Всеволод начинал верить. И этому – тоже. Ибо по всему выходило: лгать Бернгарду сейчас нет никакой нужды.

Глава 46

– Глупец! – все сокрушался князь-магистр. – . Какой же я глупец! Я-то полагал, что Олекса не знает легенды о Срединном Дите. Если он столь неосмотрительно прислал сюда обоерукого, если не пришел с тобой сам, значит, ему не ведома сила Смешанной крови – так я считал. Я думал, это – подарок судьбы, счастливый случай, который выпадает лишь единожды. II я ошибся. Но как я мог предвидеть? Такое…

– В чем? – хрипло спросил Всеволод. – В чем ты ошибся, Бернгард? Чего не смог предвидеть?

– Твой мастер… твой старец-воевода… он совершил немыслимое. Невероятное. То, чего с живыми людьми никто не пытался сотворить прежде. Ибо прежде попросту не было такой нужды. Не могло быть…

– Что со мной сделал Олекса?! – требовал ответа Всеволод. – Что, Бернгард?!

– Он поступил с тобой как с Летуном, русич. Не испив тебя, он впустил свою кровь в твою.

Секунда на размышление, на осмысление…

– Но когда?! Как?!

– Об этом тебе лучше знать! – Бернгарда всего аж трясло. Выпирающие наружу клыки скрежетали друг о друга. Из рта-пасти стекала струйка розовой слюны. В глазах пылала неутоленная Жажда. И – догорала разрушенная Надежда. И – пламенела ярость, требовавшая выхода хотя бы в словах. – Было так… Твоя рука выпустила его кровь… А после – ты ее выпил. Кровь Олексы попала в тебя.

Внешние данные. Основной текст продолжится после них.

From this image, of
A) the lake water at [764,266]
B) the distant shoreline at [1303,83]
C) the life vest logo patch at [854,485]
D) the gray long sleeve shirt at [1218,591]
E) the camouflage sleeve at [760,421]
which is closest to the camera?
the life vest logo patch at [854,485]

И – поставила на тебе печать, как оборотай ставит печать на не пожранной еще жертве… Как «Эт-ту-и пи-и пья», как «Я-мы – добыча другого»…

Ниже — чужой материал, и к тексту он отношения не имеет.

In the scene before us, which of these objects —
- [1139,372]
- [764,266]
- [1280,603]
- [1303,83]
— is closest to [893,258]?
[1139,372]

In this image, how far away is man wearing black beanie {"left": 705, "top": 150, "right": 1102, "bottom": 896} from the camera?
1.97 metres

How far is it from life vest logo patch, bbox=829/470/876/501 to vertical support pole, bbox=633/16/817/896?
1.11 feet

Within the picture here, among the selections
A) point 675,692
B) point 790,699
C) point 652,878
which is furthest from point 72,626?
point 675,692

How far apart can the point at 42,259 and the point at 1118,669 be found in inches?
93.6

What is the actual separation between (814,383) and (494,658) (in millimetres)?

– Оборотай?! – вскинулся Всеволод, хватаясь за спасительную соломинку. – Точно! На мне ведь действительно стоит метка волкодлака! Может быть, поэтому…

– Не может! – раздраженно рявкнул Берн-гард. – Поэтому – не может! Метка оборотая отпугнет лишь других оборотаев. Для высшего Пьющего она – ничто. Твоя кровь помечена иным. Кровью Властителя. Причем помечена так, чтобы об этом не заподозрил никто. Кровь Властителя в тебе можно почуять, только отведав твоей крови. Ни оборотай, пометивший тебя, ни Эржебетт ее не пробовали. Они лишь чуяли великую силу, кроющуюся в ней. Я же, по неразумению, вкусил твоей крови. И я едва успел ее выплюнуть. И я говорю тебе, русич: Пьющий-Властвующий отравил твою кровь своей.